I propose the following 1 line (maybe 2 if it wraps):

Name | Title | Company Name | m. +1 (xxx) xxx-xxxx | www.website.com

It's all the information people need. If they want more, they can visit the website.
posted by mr_silver at 2:39 AM on February 7, 2012


I put stuff on separate lines because a lot of my contacts are responding via blackberry or iphone, and it seems cleaner on the little screen to go long instead of wide, and easier to tap to dial/open url, etc.

posted by elizeh at 1:11 PM on February 7 [+] [!]


I think this consideration is the new putting your contact number nearest to the beginning of a voicemail message as possible.
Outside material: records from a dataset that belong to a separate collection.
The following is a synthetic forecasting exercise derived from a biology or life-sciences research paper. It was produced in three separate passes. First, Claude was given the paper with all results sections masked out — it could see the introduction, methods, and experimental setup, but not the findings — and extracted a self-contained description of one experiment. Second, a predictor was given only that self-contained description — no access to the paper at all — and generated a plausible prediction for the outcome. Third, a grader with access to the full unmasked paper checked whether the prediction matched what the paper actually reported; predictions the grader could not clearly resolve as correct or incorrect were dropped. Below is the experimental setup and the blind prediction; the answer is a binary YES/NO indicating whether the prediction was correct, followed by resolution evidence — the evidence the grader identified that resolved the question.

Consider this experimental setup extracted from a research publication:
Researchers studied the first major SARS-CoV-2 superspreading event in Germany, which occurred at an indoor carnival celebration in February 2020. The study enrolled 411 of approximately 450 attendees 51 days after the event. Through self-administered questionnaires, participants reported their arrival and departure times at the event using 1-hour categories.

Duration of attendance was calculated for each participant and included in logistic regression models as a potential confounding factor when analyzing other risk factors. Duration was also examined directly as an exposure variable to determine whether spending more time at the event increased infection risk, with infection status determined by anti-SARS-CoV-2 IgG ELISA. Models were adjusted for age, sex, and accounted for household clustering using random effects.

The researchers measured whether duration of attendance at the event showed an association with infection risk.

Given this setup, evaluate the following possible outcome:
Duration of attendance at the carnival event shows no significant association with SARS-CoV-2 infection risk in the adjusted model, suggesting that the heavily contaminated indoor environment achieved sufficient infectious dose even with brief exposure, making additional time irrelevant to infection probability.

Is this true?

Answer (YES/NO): NO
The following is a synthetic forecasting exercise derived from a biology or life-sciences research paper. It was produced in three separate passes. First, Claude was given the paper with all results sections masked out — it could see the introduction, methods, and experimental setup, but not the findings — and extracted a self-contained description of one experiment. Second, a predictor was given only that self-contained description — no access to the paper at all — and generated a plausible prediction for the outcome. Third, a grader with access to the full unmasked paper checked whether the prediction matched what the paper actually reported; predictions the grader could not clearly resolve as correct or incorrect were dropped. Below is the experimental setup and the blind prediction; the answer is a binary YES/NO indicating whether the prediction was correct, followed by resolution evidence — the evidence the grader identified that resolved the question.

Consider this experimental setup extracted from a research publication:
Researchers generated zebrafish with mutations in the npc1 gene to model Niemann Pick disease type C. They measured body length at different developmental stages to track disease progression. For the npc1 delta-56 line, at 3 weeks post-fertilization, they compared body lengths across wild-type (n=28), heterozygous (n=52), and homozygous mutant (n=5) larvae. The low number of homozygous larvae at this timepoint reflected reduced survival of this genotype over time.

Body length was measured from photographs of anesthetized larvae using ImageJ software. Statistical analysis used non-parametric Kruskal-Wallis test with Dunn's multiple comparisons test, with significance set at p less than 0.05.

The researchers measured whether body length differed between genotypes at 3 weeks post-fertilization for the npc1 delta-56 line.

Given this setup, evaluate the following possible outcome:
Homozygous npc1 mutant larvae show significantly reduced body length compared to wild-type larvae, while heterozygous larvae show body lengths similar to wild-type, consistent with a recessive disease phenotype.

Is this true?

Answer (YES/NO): YES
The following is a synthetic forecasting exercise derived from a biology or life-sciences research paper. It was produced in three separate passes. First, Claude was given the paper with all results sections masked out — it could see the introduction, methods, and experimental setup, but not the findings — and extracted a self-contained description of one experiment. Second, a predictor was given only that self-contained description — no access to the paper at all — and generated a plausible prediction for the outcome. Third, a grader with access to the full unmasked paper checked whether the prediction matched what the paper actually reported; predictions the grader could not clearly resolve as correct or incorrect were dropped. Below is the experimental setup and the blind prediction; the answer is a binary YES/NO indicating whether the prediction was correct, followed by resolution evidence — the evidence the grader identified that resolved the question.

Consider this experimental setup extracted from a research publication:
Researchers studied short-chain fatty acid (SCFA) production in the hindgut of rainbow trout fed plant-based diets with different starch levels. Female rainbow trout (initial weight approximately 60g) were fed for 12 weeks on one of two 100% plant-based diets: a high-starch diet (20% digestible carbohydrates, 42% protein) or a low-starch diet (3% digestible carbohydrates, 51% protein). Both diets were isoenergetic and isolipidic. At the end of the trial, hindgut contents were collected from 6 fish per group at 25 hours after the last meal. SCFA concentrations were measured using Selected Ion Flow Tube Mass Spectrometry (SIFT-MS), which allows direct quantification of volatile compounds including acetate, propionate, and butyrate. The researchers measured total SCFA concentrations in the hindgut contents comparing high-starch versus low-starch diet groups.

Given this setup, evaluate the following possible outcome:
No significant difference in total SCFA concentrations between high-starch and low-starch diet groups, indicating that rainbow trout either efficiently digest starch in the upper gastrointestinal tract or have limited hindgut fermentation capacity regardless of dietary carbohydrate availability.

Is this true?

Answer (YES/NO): NO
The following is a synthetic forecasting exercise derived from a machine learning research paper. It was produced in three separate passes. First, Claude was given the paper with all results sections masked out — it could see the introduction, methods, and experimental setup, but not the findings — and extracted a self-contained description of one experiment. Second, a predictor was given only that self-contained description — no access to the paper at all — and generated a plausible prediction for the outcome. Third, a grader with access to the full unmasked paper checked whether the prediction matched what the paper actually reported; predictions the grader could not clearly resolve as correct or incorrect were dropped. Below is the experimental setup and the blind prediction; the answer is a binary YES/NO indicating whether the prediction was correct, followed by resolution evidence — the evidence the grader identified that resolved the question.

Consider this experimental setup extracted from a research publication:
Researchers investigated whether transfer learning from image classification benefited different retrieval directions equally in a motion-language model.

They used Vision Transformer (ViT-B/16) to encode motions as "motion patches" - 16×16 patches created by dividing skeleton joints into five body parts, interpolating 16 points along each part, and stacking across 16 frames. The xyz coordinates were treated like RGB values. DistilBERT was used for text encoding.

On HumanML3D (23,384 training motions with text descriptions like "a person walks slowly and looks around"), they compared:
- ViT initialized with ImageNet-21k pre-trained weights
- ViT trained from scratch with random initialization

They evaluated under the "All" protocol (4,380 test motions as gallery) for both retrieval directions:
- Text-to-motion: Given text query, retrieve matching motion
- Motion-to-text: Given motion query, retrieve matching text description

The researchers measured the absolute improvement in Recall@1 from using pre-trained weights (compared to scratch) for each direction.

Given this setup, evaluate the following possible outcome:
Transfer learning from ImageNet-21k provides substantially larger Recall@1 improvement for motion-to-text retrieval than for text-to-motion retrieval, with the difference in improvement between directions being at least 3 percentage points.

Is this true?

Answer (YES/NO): NO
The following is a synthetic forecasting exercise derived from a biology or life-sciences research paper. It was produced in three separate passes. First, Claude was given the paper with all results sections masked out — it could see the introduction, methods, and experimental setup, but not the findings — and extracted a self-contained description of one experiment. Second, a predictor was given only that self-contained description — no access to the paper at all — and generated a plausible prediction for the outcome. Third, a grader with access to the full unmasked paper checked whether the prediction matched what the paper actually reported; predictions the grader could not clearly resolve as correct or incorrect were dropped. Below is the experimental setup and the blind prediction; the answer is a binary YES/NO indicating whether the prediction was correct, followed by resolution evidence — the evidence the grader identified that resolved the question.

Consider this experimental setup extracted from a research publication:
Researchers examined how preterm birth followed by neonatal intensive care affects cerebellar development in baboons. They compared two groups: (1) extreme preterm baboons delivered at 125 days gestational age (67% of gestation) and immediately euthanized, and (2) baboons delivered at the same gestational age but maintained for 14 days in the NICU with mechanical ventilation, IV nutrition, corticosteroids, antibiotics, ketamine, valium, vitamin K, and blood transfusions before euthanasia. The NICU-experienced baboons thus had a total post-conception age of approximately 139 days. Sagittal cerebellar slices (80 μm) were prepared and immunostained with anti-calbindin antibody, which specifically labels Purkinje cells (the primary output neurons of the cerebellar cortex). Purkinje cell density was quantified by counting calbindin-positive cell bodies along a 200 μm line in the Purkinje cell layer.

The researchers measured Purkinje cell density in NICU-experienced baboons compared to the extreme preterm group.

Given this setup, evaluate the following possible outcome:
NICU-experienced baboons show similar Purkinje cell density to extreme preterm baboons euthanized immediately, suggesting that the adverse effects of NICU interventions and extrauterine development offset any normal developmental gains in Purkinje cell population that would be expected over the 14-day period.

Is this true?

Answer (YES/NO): NO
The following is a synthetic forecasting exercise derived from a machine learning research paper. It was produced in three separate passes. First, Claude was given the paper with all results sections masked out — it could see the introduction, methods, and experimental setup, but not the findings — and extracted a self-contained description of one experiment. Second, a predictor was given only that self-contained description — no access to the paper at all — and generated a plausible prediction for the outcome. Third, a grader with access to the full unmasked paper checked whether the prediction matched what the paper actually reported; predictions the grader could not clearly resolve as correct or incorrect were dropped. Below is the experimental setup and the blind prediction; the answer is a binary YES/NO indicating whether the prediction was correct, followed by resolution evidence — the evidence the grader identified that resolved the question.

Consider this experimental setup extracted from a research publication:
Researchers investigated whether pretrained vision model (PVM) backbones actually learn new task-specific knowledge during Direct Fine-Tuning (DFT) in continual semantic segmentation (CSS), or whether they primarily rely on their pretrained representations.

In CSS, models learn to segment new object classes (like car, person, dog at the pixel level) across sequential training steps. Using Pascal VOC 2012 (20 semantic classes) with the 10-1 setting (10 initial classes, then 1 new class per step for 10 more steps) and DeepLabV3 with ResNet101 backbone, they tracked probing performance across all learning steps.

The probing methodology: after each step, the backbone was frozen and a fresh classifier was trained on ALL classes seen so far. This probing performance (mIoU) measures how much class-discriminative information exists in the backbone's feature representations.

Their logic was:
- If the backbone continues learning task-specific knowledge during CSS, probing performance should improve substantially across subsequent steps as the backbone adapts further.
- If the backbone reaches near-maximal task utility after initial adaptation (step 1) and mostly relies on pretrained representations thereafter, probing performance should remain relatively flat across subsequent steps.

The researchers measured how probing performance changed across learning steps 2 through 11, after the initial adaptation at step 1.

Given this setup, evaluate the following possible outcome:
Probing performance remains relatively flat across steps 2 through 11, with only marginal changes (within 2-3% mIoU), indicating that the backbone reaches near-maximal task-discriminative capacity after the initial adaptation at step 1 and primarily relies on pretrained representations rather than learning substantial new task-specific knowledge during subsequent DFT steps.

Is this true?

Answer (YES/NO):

I dislike having lots of information on one lineā€”it can be tricky to copy and paste, and the |s and \s look a little busy for my eyes.

Yes, there is a special and particularly heinous circle of hell for people who use embedded jpgs as their email signature, or attach their vcard to every single email.
posted by elizardbits at 11:41 AM on February 7 [1 favorite +] [!]


My personal bug bear is the obnoxious 'P Please consider the environment before printing this email' footer. It's stupid because it's useless (if you need to print emails, that line is not going to stop you) and stupid because of the weird first 'P'.
posted by oxford blue at 6:28 AM on February 9, 2012


In case you were wondering, the P is in the webdings font (pre-installed, unsurprisingly, on all Windows computers) which means it actually looks like a little house.

I definitely see a lot less printing of emails these days although whether this line in signatures contributed to that is debatable.